JOB »
Return every line of the items below that contains the word "container". Case counts.

SUPPLIED MATERIAL »
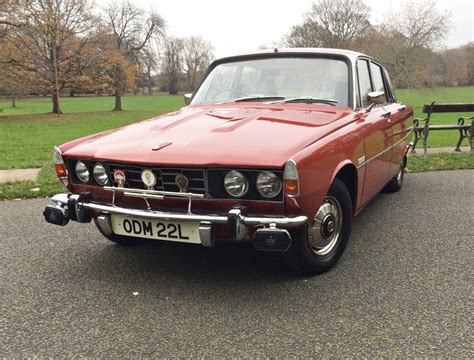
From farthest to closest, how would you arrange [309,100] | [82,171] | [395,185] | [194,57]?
[194,57], [395,185], [309,100], [82,171]

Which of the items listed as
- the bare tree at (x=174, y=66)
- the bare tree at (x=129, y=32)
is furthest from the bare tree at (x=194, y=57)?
the bare tree at (x=129, y=32)

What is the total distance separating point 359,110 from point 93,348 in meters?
2.85

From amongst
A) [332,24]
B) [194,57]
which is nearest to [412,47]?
[332,24]

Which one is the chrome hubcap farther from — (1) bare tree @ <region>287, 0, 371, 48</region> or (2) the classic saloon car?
(1) bare tree @ <region>287, 0, 371, 48</region>

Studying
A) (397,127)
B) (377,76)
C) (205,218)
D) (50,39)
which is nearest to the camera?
(205,218)

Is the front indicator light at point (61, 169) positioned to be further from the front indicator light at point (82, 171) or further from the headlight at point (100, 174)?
the headlight at point (100, 174)

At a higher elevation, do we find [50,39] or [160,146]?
[50,39]

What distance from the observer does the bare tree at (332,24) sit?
140 feet

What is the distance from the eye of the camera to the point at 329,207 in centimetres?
339

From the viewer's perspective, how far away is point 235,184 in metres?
2.92

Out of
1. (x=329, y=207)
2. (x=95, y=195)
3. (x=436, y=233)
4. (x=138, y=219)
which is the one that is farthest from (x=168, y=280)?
(x=436, y=233)

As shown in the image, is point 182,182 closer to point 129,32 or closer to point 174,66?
point 129,32

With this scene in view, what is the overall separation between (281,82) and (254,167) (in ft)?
5.77

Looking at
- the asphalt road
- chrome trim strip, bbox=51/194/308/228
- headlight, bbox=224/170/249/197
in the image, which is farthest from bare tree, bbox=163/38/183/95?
headlight, bbox=224/170/249/197
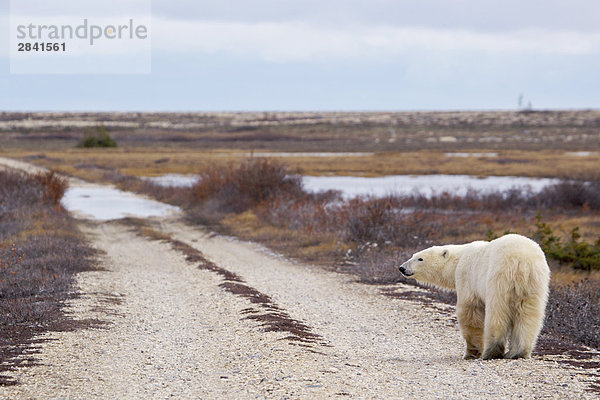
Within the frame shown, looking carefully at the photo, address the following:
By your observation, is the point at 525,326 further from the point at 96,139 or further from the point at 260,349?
the point at 96,139

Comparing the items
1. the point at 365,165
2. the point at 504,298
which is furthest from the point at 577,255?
the point at 365,165

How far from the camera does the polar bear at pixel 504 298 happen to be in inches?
283

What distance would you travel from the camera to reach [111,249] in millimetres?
19281

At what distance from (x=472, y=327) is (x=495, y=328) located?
23.0 inches

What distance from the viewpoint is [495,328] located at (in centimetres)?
736

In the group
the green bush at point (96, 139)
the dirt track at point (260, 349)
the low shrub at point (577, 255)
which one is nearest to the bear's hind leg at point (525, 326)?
the dirt track at point (260, 349)

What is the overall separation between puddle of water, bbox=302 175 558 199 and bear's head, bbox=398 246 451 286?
26.9 meters

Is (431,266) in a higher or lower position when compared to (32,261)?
higher

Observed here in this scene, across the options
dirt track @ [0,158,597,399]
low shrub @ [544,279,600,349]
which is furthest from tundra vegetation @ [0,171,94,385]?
low shrub @ [544,279,600,349]

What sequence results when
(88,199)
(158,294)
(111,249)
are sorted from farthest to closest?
(88,199), (111,249), (158,294)

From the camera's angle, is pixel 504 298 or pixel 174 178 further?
pixel 174 178

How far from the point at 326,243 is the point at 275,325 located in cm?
1009

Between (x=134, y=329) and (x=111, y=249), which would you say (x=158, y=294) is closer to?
(x=134, y=329)

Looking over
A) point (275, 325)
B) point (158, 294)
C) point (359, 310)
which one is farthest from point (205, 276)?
point (275, 325)
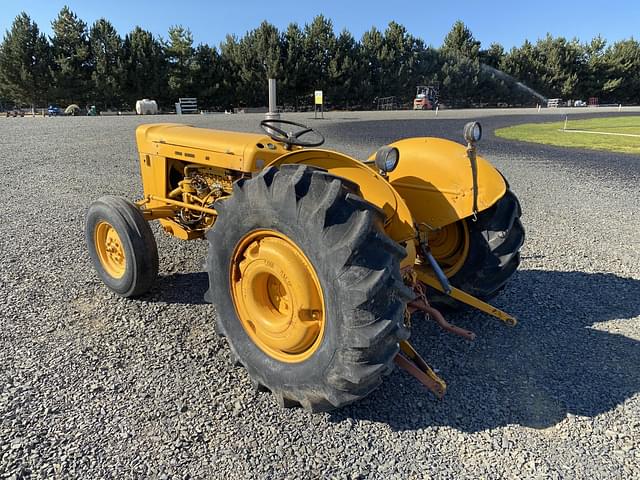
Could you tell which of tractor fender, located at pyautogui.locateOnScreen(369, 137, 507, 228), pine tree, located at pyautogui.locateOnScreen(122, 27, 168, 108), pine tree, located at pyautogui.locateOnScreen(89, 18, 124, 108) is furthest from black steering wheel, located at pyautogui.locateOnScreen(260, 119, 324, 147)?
pine tree, located at pyautogui.locateOnScreen(122, 27, 168, 108)

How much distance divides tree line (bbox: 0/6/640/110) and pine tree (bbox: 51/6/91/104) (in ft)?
0.28

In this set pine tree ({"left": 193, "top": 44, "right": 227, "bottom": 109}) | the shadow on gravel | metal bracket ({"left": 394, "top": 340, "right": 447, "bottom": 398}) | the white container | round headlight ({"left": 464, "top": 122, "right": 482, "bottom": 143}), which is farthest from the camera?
pine tree ({"left": 193, "top": 44, "right": 227, "bottom": 109})

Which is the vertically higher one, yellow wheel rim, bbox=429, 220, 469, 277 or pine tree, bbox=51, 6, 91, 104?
pine tree, bbox=51, 6, 91, 104

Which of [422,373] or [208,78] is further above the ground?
[208,78]

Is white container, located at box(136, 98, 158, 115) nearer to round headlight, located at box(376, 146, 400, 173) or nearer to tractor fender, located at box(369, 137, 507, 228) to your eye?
tractor fender, located at box(369, 137, 507, 228)

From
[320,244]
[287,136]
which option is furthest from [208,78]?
[320,244]

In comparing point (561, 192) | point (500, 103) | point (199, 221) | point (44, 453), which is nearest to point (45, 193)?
point (199, 221)

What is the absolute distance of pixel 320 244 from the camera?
1.93 m

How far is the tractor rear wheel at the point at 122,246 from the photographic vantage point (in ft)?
10.7

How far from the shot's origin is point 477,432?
2.19 metres

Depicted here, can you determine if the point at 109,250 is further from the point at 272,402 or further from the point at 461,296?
the point at 461,296

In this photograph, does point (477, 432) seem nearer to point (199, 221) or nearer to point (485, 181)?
point (485, 181)

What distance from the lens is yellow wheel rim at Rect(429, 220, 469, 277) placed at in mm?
3145

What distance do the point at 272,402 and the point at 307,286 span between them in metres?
0.73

REPLY »
In this set pine tree ({"left": 193, "top": 44, "right": 227, "bottom": 109}) | the shadow on gravel | metal bracket ({"left": 394, "top": 340, "right": 447, "bottom": 398}) | the white container | round headlight ({"left": 464, "top": 122, "right": 482, "bottom": 143}), which is farthest from the camera?
Is white container, located at box(136, 98, 158, 115) nearer to round headlight, located at box(376, 146, 400, 173) or nearer to tractor fender, located at box(369, 137, 507, 228) to your eye?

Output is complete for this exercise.